Selected text |
= = = = = = =

Poverty of spirit is the essential beginning, the context of discipleship. None of the Beatitudes that follow are possible without poverty of spirit. But what does poverty of spirit mean? It’s my awareness that I cannot save myself, that I am basically defenseless, that neither money nor power will spare me from suffering and death, and that no matter what I achieve and acquire in this life, it will be far less than what I wanted. Poverty of spirit is my awareness that I need God’s help and mercy more than I need anything else. Poverty of spirit is getting free of the rule of fear, fear being the great force that restrains us from acts of love. Poverty of spirit is a letting go of all that keeps me locked in myself, imprisoned in myself. Being poor in spirit means letting go of the myth that the more I possess, the happier I’ll be. In the words of Dostoevsky, “Blessed are they who have nothing to lock up.”

Poverty of spirit is not something we can achieve by having no possessions. When you look closely at the life of the saints, you discover what they had, little or much, was part of their particular vocation and their particular obedience to Christ. All the saints are linked by poverty of spirit. All the saints lived an ascetic life. All of them approached God in a state of spiritual destitution, seeking as a matter of life or death to know God’s will in their lives and to live it, for God not only creates us but gives each of us a unique identity, a unique responsibility, a unique path to follow on the way to heaven. Poverty of spirit — the condition of being a spiritual beggar — is seeking to live God’s will rather than one’s own.

= = = = = = =

What you will do |
a. According to the passage on poverty of spirit, what does God give each of us besides creating us? List every item.
b. Reproduce the rows verbatim, starting at the line that contains "How far from the viewer" and ending with the last line of the rows.

= = = = = = =

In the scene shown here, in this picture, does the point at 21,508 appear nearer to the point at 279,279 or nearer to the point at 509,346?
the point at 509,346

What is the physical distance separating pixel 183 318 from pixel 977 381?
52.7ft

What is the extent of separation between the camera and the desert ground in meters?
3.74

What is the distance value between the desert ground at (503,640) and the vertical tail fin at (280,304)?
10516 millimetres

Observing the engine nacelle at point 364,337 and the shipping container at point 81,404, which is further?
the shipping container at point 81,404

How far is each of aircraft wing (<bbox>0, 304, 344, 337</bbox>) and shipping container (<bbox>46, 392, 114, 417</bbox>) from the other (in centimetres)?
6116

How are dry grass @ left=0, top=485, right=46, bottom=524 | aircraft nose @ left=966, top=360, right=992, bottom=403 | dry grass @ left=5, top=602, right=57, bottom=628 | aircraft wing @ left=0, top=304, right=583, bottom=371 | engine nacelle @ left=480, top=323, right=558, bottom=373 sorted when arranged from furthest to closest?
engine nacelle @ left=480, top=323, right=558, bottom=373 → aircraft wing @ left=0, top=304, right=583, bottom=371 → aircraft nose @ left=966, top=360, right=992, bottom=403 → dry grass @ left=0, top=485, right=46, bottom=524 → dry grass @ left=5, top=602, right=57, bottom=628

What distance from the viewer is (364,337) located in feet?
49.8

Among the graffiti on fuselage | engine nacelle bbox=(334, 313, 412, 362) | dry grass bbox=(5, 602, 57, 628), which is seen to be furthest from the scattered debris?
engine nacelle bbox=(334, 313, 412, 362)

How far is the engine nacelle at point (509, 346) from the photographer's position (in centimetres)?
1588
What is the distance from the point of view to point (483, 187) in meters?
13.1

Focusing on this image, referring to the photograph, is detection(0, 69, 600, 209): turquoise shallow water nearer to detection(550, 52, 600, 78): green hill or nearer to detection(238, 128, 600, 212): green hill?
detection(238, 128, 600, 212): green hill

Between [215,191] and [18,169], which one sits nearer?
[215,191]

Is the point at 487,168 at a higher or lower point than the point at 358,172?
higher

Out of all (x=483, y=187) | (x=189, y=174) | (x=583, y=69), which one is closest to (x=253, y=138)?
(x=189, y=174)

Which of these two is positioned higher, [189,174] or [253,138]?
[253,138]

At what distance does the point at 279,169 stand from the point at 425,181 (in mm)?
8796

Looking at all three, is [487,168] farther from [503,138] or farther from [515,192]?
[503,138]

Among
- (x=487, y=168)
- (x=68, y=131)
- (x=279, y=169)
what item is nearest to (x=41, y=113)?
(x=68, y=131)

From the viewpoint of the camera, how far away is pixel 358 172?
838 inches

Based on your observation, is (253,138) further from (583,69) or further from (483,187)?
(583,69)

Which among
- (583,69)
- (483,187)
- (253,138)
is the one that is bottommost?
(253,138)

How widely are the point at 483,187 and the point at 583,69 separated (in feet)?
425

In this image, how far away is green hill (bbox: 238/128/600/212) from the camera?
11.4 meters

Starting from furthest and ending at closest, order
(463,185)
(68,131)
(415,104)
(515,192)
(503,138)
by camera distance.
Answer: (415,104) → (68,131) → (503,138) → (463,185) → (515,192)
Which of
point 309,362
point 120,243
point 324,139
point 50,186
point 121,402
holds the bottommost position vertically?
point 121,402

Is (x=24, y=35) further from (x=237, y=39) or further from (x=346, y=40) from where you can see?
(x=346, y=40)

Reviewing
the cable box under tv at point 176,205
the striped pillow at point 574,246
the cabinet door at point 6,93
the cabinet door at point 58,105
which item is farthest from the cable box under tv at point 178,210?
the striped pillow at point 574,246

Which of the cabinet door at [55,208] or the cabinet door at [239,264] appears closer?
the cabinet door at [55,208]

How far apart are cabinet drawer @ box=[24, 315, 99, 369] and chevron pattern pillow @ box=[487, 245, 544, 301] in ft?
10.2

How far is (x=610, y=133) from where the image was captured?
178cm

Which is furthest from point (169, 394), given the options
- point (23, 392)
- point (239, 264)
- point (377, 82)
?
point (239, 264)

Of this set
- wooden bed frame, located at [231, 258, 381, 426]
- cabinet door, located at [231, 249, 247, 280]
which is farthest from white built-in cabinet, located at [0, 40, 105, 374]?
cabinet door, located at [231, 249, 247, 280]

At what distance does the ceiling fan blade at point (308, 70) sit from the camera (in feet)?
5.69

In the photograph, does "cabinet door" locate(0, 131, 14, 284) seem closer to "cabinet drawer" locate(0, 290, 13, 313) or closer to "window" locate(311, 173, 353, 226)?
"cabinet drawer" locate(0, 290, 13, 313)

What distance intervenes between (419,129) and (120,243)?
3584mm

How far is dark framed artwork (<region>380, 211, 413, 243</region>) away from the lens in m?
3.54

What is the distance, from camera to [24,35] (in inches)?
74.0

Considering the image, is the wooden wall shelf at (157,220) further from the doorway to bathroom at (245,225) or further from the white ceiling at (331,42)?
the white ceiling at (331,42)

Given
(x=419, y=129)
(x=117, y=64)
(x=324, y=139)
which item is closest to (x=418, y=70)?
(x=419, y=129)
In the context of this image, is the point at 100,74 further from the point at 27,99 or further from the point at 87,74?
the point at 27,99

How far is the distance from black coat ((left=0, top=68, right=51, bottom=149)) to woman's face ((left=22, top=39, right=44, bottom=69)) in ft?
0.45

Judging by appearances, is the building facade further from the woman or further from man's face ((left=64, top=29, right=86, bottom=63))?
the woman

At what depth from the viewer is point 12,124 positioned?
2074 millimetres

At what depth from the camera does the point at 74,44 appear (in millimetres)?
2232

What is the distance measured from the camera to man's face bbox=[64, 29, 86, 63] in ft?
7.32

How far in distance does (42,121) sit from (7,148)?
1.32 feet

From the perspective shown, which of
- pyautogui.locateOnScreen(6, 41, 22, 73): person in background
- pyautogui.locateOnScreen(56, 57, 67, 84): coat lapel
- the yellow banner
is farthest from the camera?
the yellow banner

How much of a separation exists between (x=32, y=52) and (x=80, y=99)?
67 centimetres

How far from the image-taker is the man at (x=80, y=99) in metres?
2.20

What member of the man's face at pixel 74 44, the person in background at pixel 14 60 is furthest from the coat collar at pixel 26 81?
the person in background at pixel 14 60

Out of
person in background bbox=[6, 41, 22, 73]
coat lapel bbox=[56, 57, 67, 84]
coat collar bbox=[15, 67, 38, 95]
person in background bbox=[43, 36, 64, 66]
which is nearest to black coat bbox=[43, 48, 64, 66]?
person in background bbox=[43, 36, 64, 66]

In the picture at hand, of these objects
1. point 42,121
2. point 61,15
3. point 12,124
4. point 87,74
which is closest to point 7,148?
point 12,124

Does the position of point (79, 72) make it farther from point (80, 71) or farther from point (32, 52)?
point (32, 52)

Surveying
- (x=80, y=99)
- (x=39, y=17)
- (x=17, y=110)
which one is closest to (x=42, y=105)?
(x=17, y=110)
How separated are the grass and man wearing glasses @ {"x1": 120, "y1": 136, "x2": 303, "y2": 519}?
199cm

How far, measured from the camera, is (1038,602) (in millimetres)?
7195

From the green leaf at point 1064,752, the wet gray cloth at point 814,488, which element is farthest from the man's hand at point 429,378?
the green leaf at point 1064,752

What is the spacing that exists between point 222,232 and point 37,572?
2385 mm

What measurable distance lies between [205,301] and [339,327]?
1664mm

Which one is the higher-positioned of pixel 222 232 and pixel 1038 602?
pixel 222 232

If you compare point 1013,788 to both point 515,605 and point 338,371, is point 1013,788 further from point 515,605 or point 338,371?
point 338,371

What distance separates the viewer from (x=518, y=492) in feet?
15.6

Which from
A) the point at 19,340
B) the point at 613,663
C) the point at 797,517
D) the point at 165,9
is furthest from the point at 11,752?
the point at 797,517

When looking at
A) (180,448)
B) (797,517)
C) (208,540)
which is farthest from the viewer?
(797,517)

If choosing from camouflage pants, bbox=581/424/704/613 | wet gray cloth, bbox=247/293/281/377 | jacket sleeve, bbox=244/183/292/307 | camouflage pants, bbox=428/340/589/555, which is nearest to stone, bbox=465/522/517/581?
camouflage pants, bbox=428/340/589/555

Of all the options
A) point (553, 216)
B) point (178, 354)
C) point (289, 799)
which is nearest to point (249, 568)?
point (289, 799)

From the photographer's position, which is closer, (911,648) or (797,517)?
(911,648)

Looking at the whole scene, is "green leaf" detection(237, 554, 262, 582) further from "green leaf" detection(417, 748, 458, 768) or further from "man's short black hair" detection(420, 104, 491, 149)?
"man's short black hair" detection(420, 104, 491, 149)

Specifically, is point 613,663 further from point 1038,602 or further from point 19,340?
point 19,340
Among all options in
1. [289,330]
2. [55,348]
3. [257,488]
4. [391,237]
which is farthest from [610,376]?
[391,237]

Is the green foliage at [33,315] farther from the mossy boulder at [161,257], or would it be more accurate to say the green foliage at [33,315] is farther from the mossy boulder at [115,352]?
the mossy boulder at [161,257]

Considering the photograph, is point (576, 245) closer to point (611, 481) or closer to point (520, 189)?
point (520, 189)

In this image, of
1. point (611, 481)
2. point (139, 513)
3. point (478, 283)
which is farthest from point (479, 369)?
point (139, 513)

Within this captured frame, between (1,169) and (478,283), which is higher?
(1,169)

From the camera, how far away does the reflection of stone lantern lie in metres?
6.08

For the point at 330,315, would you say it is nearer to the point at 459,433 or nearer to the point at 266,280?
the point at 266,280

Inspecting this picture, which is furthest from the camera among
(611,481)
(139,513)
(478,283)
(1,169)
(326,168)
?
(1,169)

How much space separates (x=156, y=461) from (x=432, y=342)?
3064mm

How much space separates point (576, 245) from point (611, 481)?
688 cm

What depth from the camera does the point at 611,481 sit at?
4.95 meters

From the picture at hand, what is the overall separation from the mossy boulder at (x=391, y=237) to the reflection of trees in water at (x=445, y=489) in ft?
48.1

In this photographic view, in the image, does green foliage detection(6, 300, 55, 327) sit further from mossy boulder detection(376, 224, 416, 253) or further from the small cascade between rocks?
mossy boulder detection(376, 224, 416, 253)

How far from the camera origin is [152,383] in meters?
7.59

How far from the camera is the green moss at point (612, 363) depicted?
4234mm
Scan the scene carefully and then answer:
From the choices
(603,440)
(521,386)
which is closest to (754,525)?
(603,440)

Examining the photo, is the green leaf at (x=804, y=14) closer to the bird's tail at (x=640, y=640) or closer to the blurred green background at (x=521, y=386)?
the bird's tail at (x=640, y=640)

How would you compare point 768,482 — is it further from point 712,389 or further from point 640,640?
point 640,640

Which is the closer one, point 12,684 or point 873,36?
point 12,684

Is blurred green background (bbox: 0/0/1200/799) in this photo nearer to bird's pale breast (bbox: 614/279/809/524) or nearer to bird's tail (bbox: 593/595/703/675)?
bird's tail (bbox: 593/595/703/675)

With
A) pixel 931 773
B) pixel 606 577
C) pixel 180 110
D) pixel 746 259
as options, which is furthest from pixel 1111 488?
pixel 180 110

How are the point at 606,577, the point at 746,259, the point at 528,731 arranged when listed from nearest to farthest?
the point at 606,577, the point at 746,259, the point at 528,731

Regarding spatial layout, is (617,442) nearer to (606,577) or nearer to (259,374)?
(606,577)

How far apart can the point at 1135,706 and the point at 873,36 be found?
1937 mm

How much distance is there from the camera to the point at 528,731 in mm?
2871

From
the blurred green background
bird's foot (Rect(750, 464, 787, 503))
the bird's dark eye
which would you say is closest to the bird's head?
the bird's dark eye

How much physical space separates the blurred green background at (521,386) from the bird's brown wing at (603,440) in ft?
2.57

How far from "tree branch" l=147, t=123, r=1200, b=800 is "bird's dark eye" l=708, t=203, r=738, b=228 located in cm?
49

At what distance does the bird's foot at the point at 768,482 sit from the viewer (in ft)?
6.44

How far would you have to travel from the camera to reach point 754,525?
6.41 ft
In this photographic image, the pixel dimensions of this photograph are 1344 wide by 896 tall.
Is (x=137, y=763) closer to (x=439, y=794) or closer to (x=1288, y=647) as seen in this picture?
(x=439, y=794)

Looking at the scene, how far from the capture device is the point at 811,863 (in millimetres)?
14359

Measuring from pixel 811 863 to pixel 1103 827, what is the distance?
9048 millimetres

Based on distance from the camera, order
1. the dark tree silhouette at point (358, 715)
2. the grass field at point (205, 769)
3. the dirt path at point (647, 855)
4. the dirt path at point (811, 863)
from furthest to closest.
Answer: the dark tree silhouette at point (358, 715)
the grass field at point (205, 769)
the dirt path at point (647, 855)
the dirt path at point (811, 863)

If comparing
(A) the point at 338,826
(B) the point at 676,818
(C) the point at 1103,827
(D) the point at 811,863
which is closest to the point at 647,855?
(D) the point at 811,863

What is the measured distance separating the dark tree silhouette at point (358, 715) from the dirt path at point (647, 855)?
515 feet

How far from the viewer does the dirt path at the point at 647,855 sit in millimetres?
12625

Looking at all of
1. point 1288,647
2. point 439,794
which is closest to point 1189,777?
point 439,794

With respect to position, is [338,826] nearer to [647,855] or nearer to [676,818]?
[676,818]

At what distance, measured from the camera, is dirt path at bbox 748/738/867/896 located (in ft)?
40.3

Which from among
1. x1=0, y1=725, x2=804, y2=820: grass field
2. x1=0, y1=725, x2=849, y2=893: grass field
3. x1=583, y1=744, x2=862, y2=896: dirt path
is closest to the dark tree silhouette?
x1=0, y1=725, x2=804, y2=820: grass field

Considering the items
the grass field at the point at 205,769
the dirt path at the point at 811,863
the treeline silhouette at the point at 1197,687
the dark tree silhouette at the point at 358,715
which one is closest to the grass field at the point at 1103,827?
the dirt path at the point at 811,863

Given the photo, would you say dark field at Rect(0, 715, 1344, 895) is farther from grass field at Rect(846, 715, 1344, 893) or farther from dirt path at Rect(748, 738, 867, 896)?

= = = = = = =

Set of answers |
a.
- a unique identity
- a unique responsibility
- a unique path to follow on the way to heaven

b.
How far from the viewer does the dirt path at the point at 647,855 sit in millimetres?
12625

Looking at all of
1. point 1288,647
2. point 439,794
which is closest to point 1189,777?
point 439,794

With respect to position, is [338,826] nearer to [647,855] or nearer to [676,818]?
[676,818]

At what distance, measured from the camera, is dirt path at bbox 748/738/867/896 located (in ft)?
40.3

Which from among
1. x1=0, y1=725, x2=804, y2=820: grass field
2. x1=0, y1=725, x2=849, y2=893: grass field
3. x1=583, y1=744, x2=862, y2=896: dirt path
is closest to the dark tree silhouette?
x1=0, y1=725, x2=804, y2=820: grass field

Considering the items
the grass field at the point at 205,769
the dirt path at the point at 811,863
the treeline silhouette at the point at 1197,687
the dark tree silhouette at the point at 358,715
which one is closest to the grass field at the point at 1103,827?
the dirt path at the point at 811,863

Given the photo, would you say dark field at Rect(0, 715, 1344, 895) is farther from grass field at Rect(846, 715, 1344, 893) or farther from dirt path at Rect(748, 738, 867, 896)?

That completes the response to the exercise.